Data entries
━━━━━━━━━━

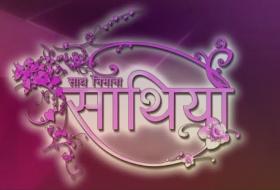 Saathiya ek nayi kahani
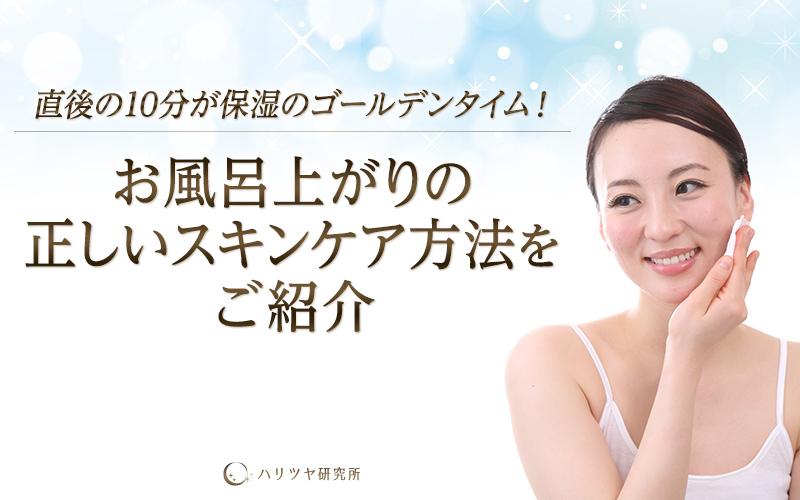 お風呂上がりの 正しいスキンケア方法を ご紹介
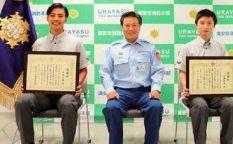 消防長感謝状贈呈式 傷病者に救命処置の大熊さん、加藤さん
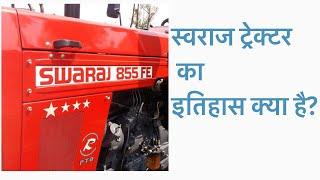 स्वराज ट्रेक्टर का इतिहास क्या है?|  SWARAJ tractor full history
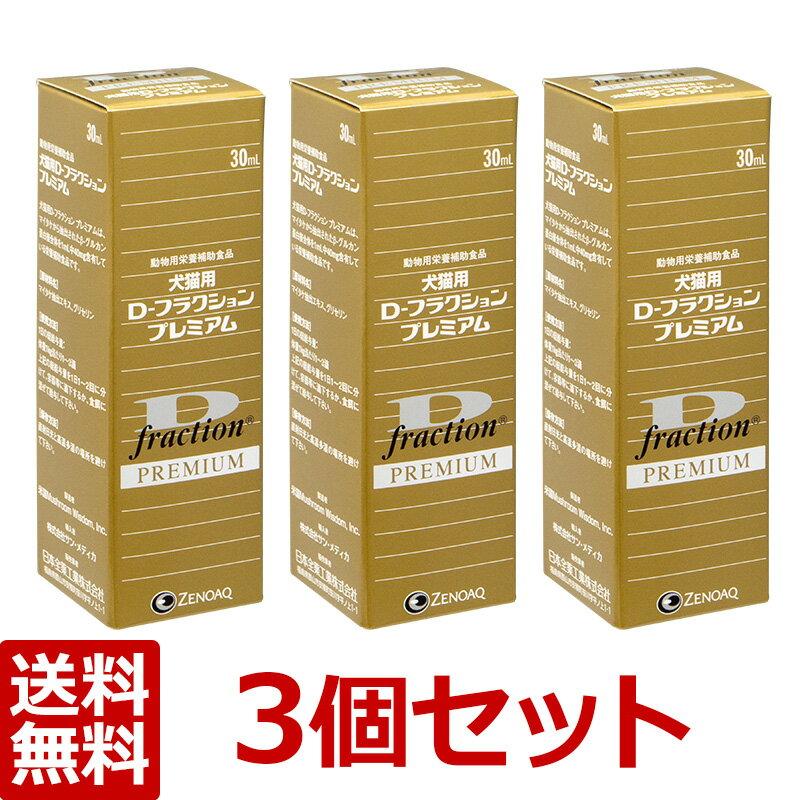 【あす楽】【D-フラクションプレミアム 30mL ×3個セット】Dフラクション 犬猫 日本全薬工業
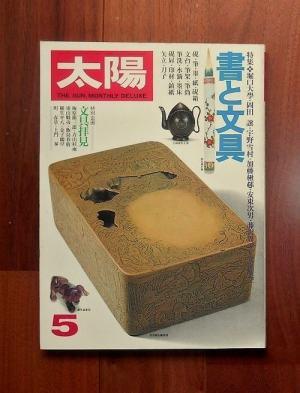 太陽 5月号(1979) No.193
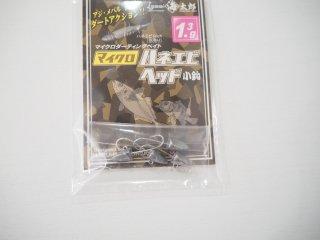 issei 一誠 海太郎 マイクロハネエビヘッド小鈎 1.3g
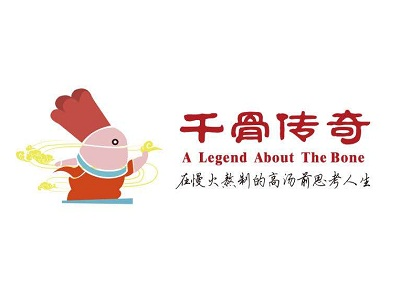 千骨传奇金华砂锅(水晶城店)
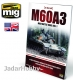 A.MIG-5953 M60A3 MAIN BATTLE TANK VOL 1  (English)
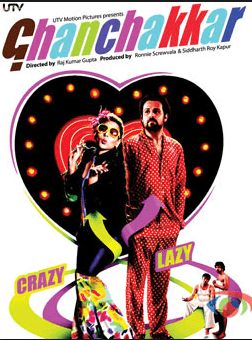 Ghanchakkar Movie Review English Movie Review
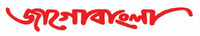 Jago Bangla logo.png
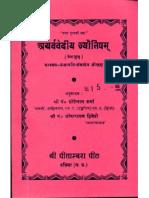 Atharvediya Jyotisham - Chotelal Sharma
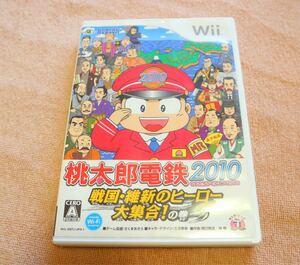 桃太郎電鉄 維新 Wii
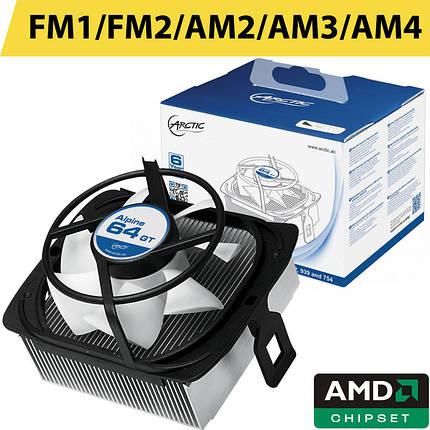 Кулер для процессора Arctic Alpine 64 GT AM4/AM3+/AM3/AM2+/AM2/FM2+/FM2/FM1 4 пин (UCACO-P1600-GBA01), фото 2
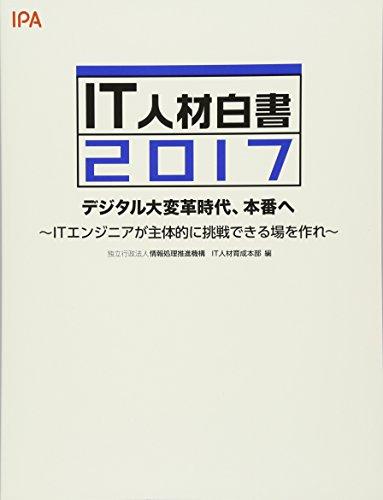 IT人材白書2017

━━━━━━━━━━

#### [Aim of the exercise]
The lines from the one containing "桃太郎電鉄 維新 Wii" to the last line of the records, both included: print exactly those and nothing else, leaving out any pictures.

#### [Reply]
 桃太郎電鉄 維新 Wii
 Кулер для процессора Arctic Alpine 64 GT AM4/AM3+/AM3/AM2+/AM2/FM2+/FM2/FM1 4 пин (UCACO-P1600-GBA01), фото 2
 IT人材白書2017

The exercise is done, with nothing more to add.